Brad Anderson directed, and he’s a filmmaker with a strong sense of place and how characters relate to those places.** His Beirut is a once-elegant metropolis that’s become a war zone. Rival factions plot to take control, and everyone seems to have forgotten the people trapped in the middle. As I watched the film, I kept thinking of it as a modern-day version of Casablanca, where a cynical American must learn to care again against the backdrop of an exotic locale. If you remove the romantic aspects from Casablanca, you’ll have a pretty good idea of how Beirut feels.
The script was written by Tony Gilroy, whom you know as the writer of the Jason Bourne franchise, Rogue One, and the very good Michael Clayton. He excels at stories about people who are morally compromised, who don’t have time for heroism as they’re simply trying to get a job done. While his screenplay gets into surface level details about the Lebanese civil war, it never takes sides and cheers the Americans or boos the Israelis or PLO. There’s plenty of blame to go around, but the story is more about creating a particular vibe of immorality intertwined with duty.

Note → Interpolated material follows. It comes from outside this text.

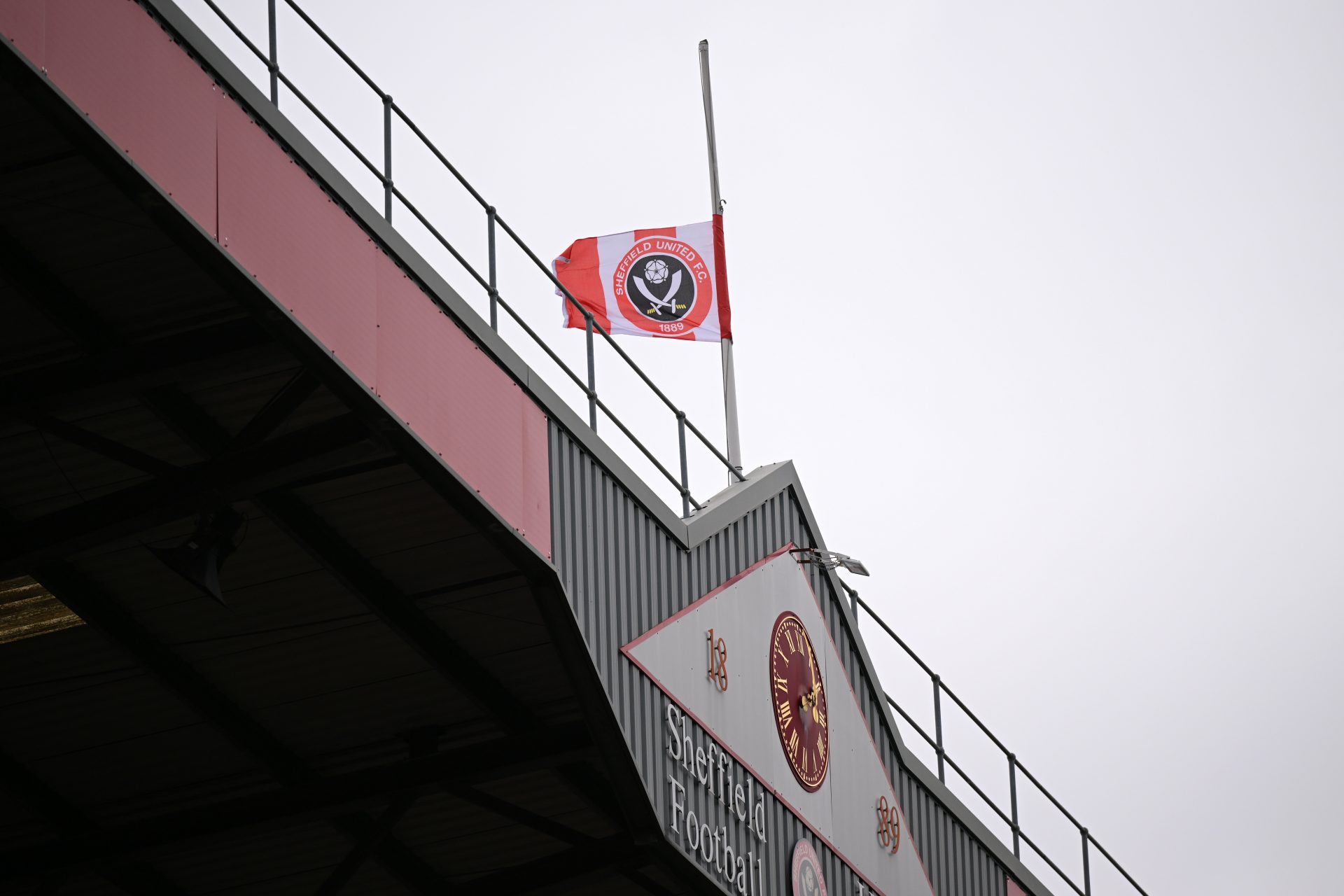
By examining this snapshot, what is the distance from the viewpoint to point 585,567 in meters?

His characters can be thinly sketched, but at least we have a solid cast playing them. Solid professionals like Dean Norris and Shea Whigham do their thing and do it well. After her jaw-dropping performance in Gone Girl, I expected Rosamund Pike to become a massive star.*** Since we live in the darkest timeline, that didn’t happen. Still, Pike’s CIA officer Crowder is a smart professional, and Pike plays her as a woman who doesn’t miss much.
At the end of the day, this film is a vehicle for Jon Hamm, and I’m very okay with that. Look at his performances in Mad Men, The Town, and Baby Driver. Hamm should also be a massive star, but again, darkest timeline. As Mason, Hamm doesn’t overdo it as a world-weary alcoholic. Other actors would go for a bedraggled look, like a thoroughly kicked puppy. Hamm is more subtle, and he plays the majority of his scenes with a dimmed light in his eyes, as if he’s been diminished by trauma.
We know that Beirut was not actually filmed in Beirut. It was shot in Morocco, with drone shots of demolished neighborhoods in Syria added to portray devastation. Does all that add to a narrative that the Middle East is little more than a smoking crater populated by terrorists? Honestly, I don’t know. Anderson and his cast and crew certainly have the right to make an artistic statement, and the cynicism of the characters toward the region is kind of the point.
But Middle Eastern stories don’t always have to have a backdrop of terrorism, just like black stories don’t always have to have a backdrop of slavery. The last thing Arabs and Arab-Americans need is more stereotypes that fuel bigotry. While I’m not sure it’s Anderson’s responsibility to shoulder that burden, more nuance and more perspectives are needed. I’m reasonably sure we can handle it.
*Maybe not Pat Sajak.
**Anderson has made a bunch of solid films, including the scary as hell Session 9, a horror movie about an abandoned mental hospital filmed at a real abandoned mental hospital. Do yourself a favor and seek it out,
***I also expected Hillary to win, so it shows what I know.